Strom Vergleich 2017


10 Schritte zu weniger Stromkosten

Der beste Weg zu geringeren Stromkosten ist natürlich das Senken des Verbrauchs. Und hier gibt es erfahrungsgemäß bei genauer Betrachtung etliche Möglichkeiten. In zehn Schritten erfahren Sie in den folgenden Abschnitten, was auch Sie tun können, um weniger Geld für Strom ausgeben zu müssen. In den Medien mehren sich Berichte über „Vorbild“-Haushalte, die ihren Verbrauch drastisch unter den typischen Durchschnittsverbrauch pro Jahr schaffen. Oft durch vergleichsweise einfache Sparmaßnahmen.

Aber durch welche 10 Schritte kann man den Haushalt zu einem Stromsparhaushalt machen?

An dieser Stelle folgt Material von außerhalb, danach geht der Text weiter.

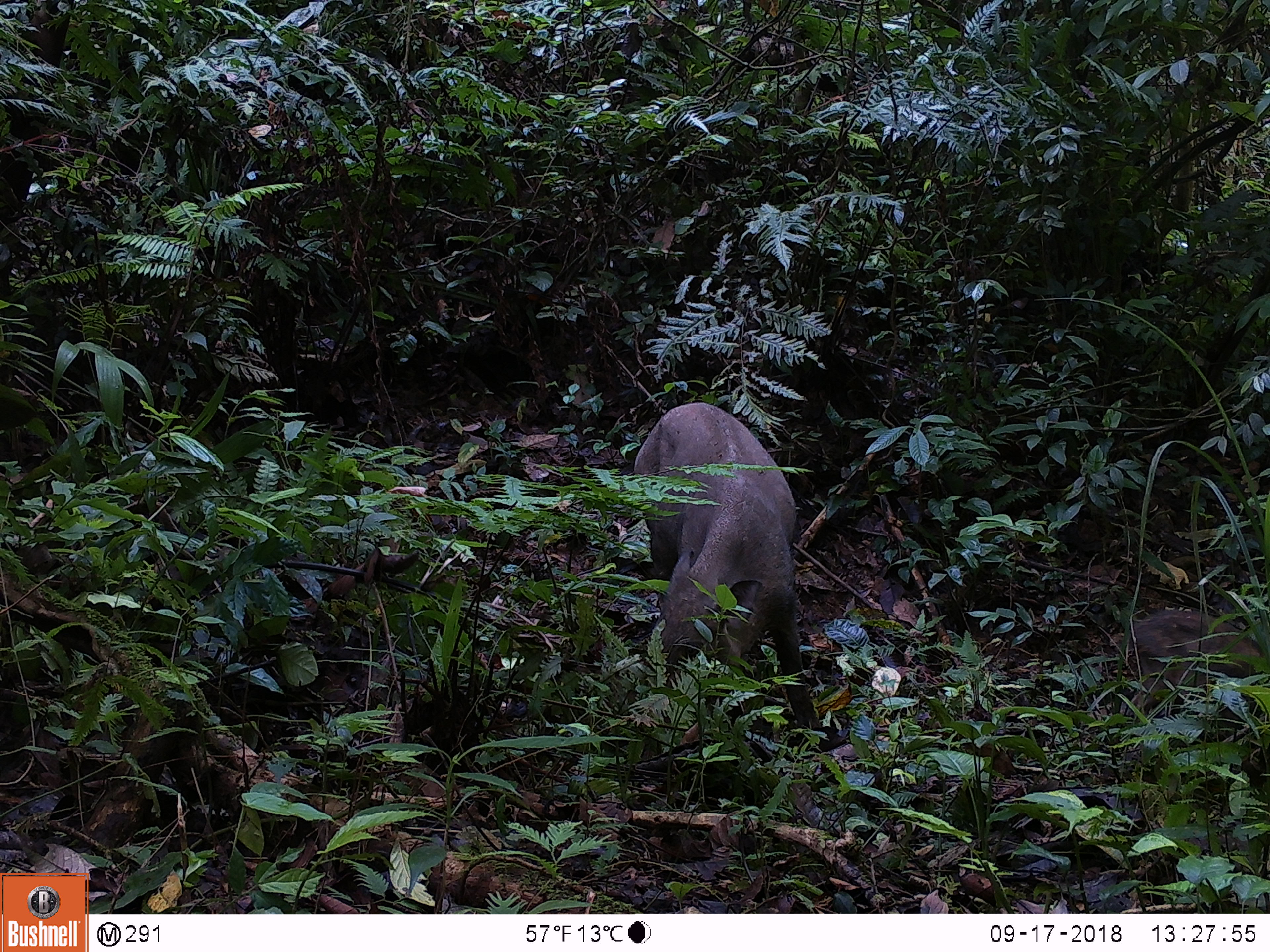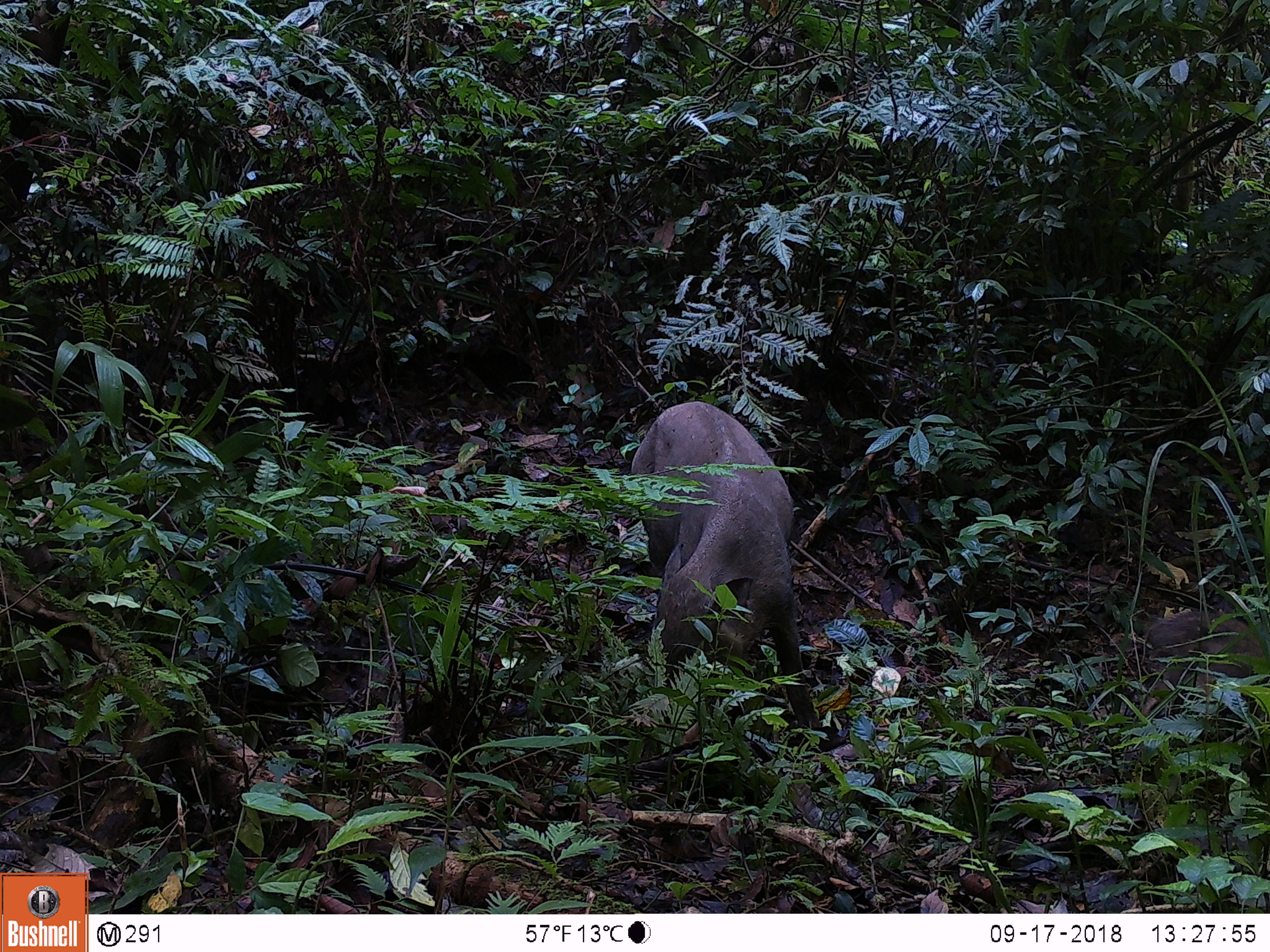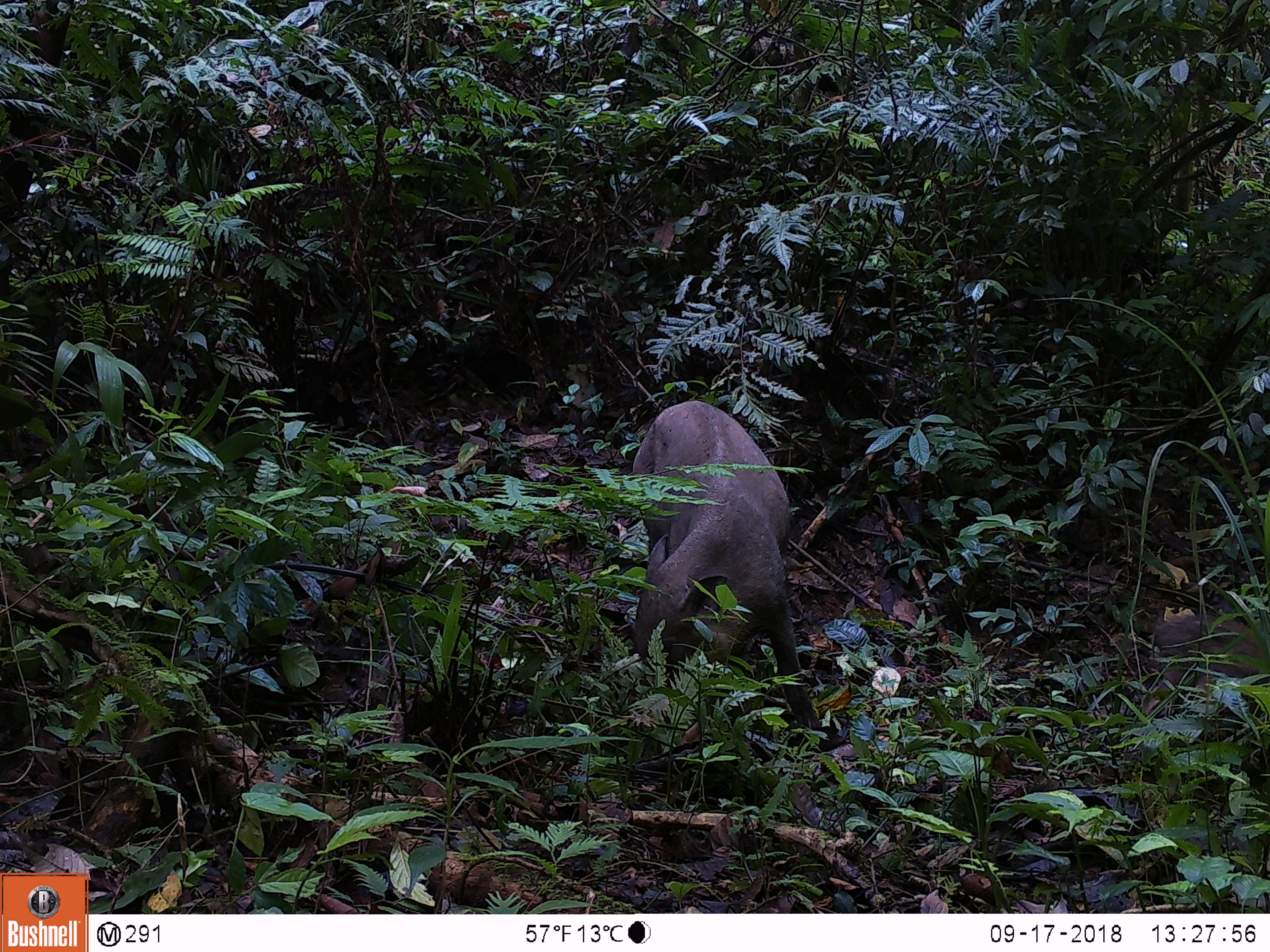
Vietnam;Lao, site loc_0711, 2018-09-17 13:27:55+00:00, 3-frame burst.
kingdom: Animalia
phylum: Chordata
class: Mammalia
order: Artiodactyla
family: Suidae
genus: Sus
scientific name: Sus scrofa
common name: eurasian wild pig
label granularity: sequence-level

Schritt 1: Von Strom zu Gas
Ein Schritt kann es sein, von einem Strom- auf einen Gasherd umzusteigen. Das spart natürlich Strom, denn gerade ältere Herde verbrauchen viel Energie. Vergessen werden darf dabei aber nicht, dass auch die Gaspreise zuletzt deutlich gestiegen sind. Rechnen kann sich der Wechsel aber dennoch.

Schritt 2: Anschaffung einer besseren Geschirrspülmaschine
Selbst im Vergleich zu einem Modell, das erst einige Jahre alt ist, können topmoderne Spülmaschinen einen wesentlich geringeren Verbraucher erreichen, wenn sie die beste Energieeffizienzklasse haben. Nicht nur wegen des geringeren Stromverbrauchs, sondern auch durch einen niedrigeren Warmwasserbedarf.

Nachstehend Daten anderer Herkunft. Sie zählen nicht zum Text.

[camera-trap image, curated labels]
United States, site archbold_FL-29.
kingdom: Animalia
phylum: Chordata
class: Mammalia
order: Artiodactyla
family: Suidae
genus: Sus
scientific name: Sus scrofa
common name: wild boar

Schritt 3: Austausch des Kühlschranks
Kühlschränke neuester Generation werden schnell zu einem weitaus kleineren Kostenpunkt auf der Stromrechnung. Auch der richtige Standort und optimale Wartung bringen Erleichterung. Eine Abtau-Automatik verhindert Eisbildung, die sonst zum Verbrauchsanstieg führt.

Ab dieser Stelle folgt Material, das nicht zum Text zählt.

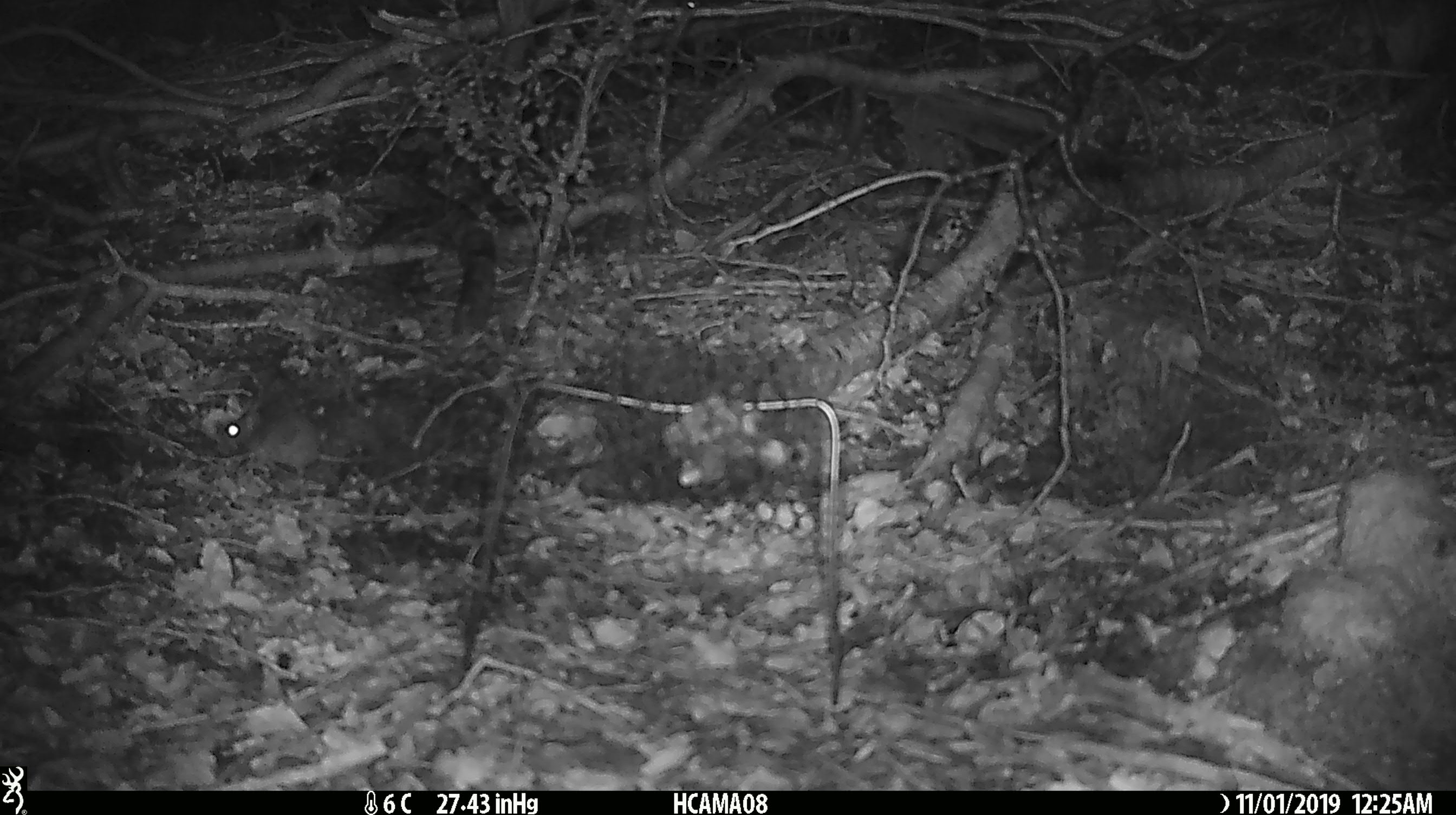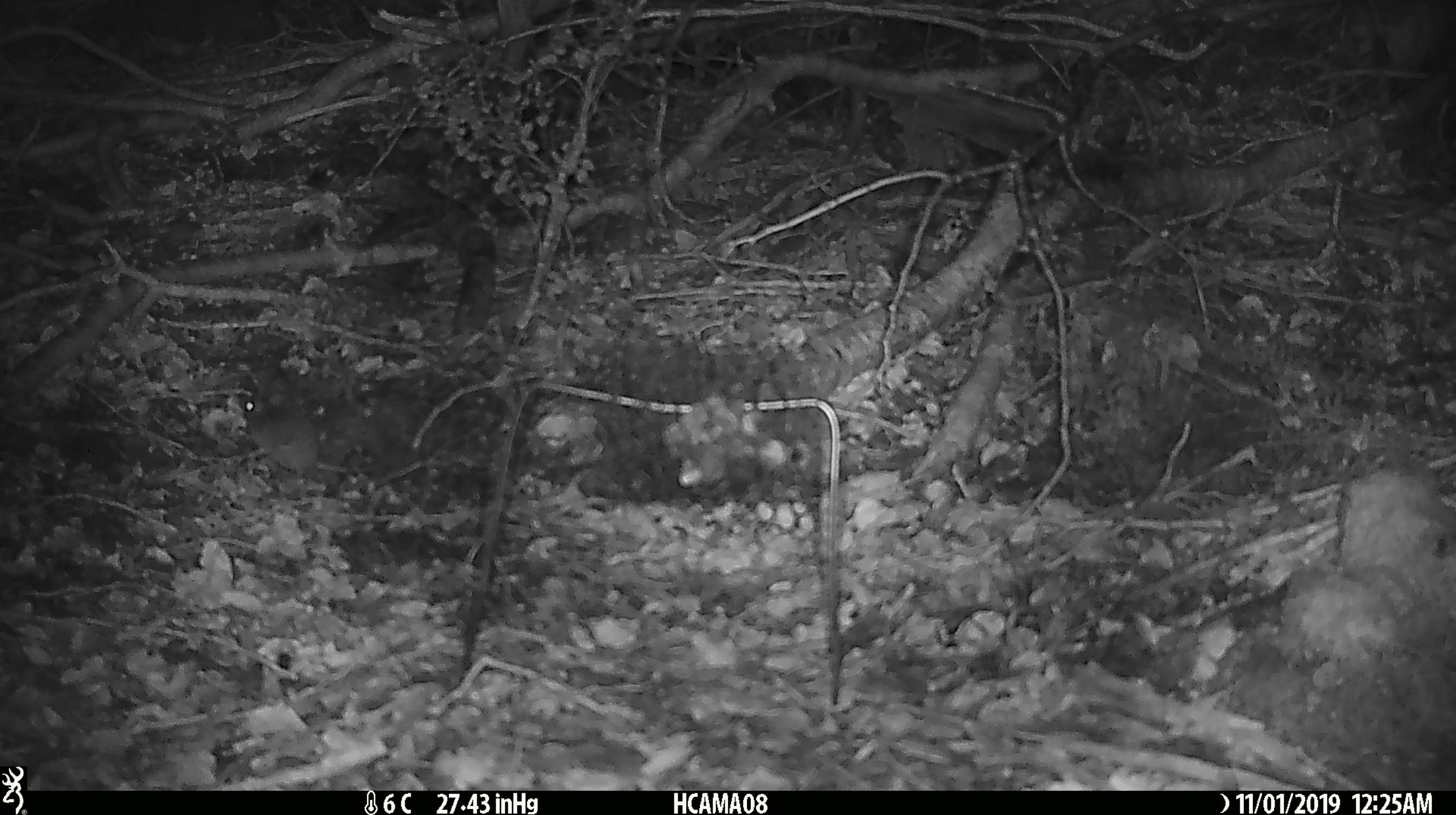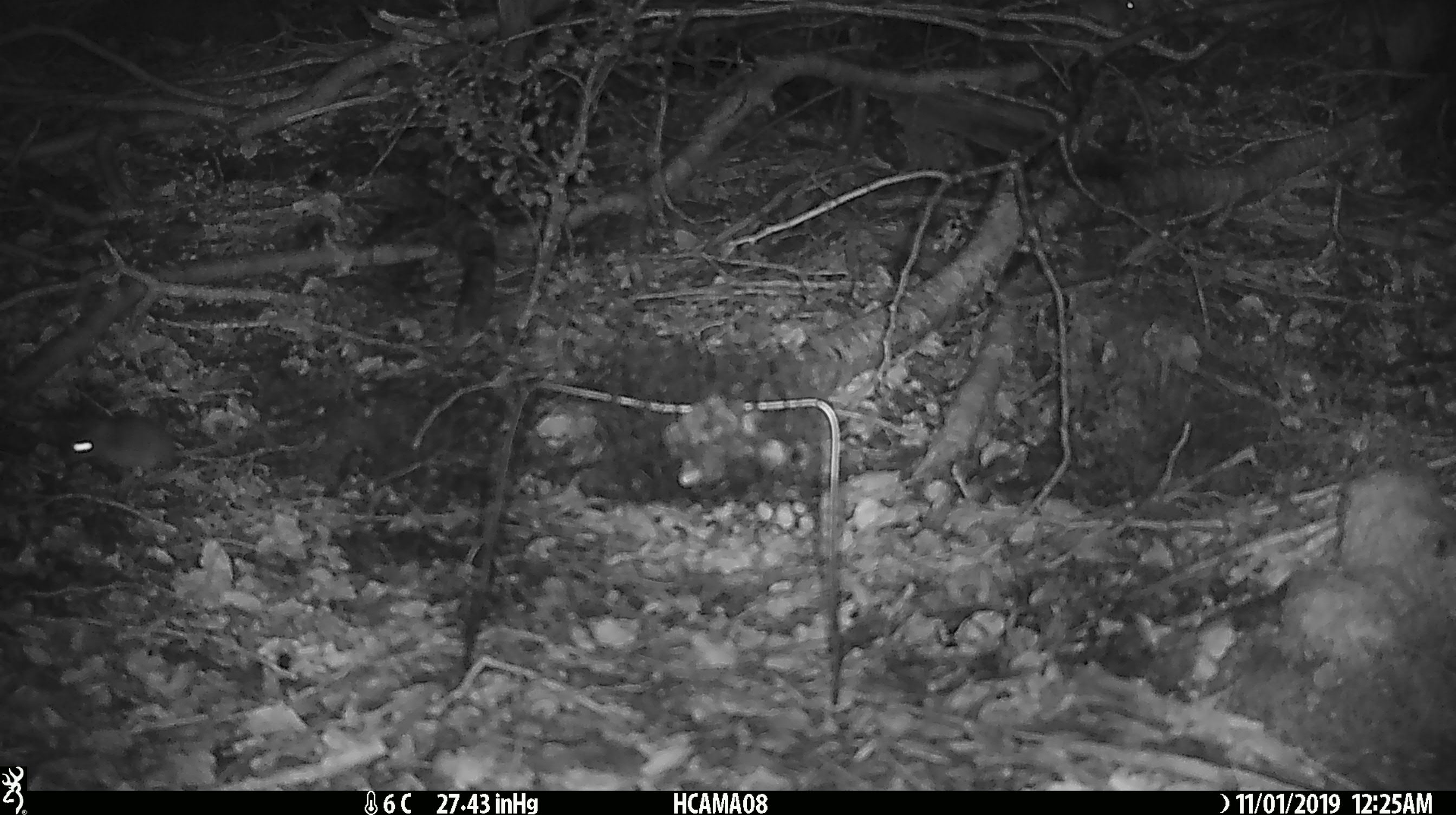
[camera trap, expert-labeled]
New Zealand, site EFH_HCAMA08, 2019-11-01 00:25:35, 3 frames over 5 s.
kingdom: Animalia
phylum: Chordata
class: Mammalia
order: Rodentia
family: Muridae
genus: Mus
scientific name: Mus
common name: mouse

Schritt 4: Verabschieden Sie sich von Geräten auf Standby
Selbst ein kleines Radio verbraucht stündlich ein paar Watt, wenn es im Standby weiterläuft und nicht richtig ausgeschaltet wird. Besser: Geräte richtig abschalten!

Schritt 5: Geräte ohne Standby an die Steckdosenleiste!
Steckdosenleisten mit „Ausschalter“ machen es leicht, mehrere Geräte (PC, Drucker, Stereoanlage, etc.) auf einen Schlag von Standby auf „aus“ zu stellen. Der Verbrauch lässt sich so zusammengerechnet pro Jahr schnell um einige Hundert Kilowattstunden reduzieren.

Schritt 6: Stromzufuhr durch Zeitschaltuhren unterbrechen
Wer Angst hat, das Abschalten nicht genutzter Geräte im Haushalt zu vergessen, kann durch Zeitschaltuhren vorsorgen. Die kleinen Helfer kosten zwar Geld, die Investition amortisiert sich je nach Elektrogerät aber binnen weniger Monate.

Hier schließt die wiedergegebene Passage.